Hati dan pikiran Zaki sering kali bertengkar sejak kemarin. Namun, lagi-lagi logikanya mengambil alih semuanya hingga ia terselimuti emosi dan berujung pada ia yang sakit hati dan berniat balas dendam dengan menyiksa hidup Flara di bawah kungkungannya.
*
"Mas, udah pagi. Bangun, yuk! Sarapan sudah siap. Ditunggu sama mama papa, katanya mau pindah rumah." Flara menggoyang-goyangkan tubuh Zaki pelan.Didetik berikutnya, nampak Zaki yang sedang membuka mata secara perlahan. Ia melihat Flara yang sudah cantik seperti biasanya. Wanita itu memang selalu cantik meski tanpa make up, setidaknya itulah yang pernah dikatakan oleh Zaki.
Tanpa bicara sepatah katapun, Zaki bangkit dari berbaring dan menuju kamar mandi. Sementara Flara menyiapkan baju ganti untuk suaminya. Ia letakkan sebuah kaos oblong putih dan hem coklat lengan panjang. Tak lupa celana berwarna hitam beserta sepatu yang berwarna senada dengan kaosnya.
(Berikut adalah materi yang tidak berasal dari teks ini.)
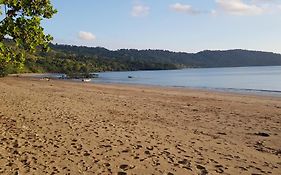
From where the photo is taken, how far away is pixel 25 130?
1283cm

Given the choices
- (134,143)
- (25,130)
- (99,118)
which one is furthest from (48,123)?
(134,143)

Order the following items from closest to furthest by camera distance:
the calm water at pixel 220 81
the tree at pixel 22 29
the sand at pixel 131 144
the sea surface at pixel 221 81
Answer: the sand at pixel 131 144, the tree at pixel 22 29, the sea surface at pixel 221 81, the calm water at pixel 220 81

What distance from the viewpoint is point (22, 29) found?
44.0 feet

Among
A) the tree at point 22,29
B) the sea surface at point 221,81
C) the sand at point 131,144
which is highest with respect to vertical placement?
the tree at point 22,29

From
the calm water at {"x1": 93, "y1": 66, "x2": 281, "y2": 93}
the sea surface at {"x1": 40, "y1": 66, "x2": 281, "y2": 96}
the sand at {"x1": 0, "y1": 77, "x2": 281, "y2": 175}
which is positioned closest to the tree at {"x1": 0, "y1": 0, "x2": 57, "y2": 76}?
the sand at {"x1": 0, "y1": 77, "x2": 281, "y2": 175}

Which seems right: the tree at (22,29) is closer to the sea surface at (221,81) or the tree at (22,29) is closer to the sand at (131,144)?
the sand at (131,144)

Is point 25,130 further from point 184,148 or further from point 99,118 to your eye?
point 184,148

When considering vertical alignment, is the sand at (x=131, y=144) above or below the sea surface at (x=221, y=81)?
above

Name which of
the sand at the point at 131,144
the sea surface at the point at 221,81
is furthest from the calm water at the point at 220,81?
the sand at the point at 131,144

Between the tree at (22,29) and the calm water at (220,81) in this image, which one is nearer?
the tree at (22,29)

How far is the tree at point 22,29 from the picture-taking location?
13.1 meters

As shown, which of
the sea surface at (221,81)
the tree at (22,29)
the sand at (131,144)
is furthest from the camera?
the sea surface at (221,81)

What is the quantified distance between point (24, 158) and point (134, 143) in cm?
373

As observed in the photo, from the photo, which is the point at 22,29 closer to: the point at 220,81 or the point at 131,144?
the point at 131,144
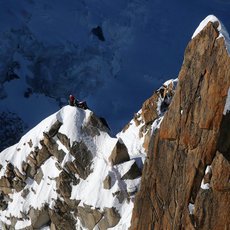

"Mas, itu udah aku siapin bajunya, aku taruh di ranjang," kata Flara yang duduk merias diri di meja rias. Ia menghentikan aktivitasnya sebentar saat melihat suaminya keluar dari kamar mandi dan berjalan menuju lemari.
Zaki menoleh ke arah ranjang, melirik Flara sebentar lalu kembali fokus pada lemari yang baru saja ia buka.
"Kamu nggak perlu repot-repot untuk menyiapkan apapun keperluanku. Aku bisa melakukannya sendiri."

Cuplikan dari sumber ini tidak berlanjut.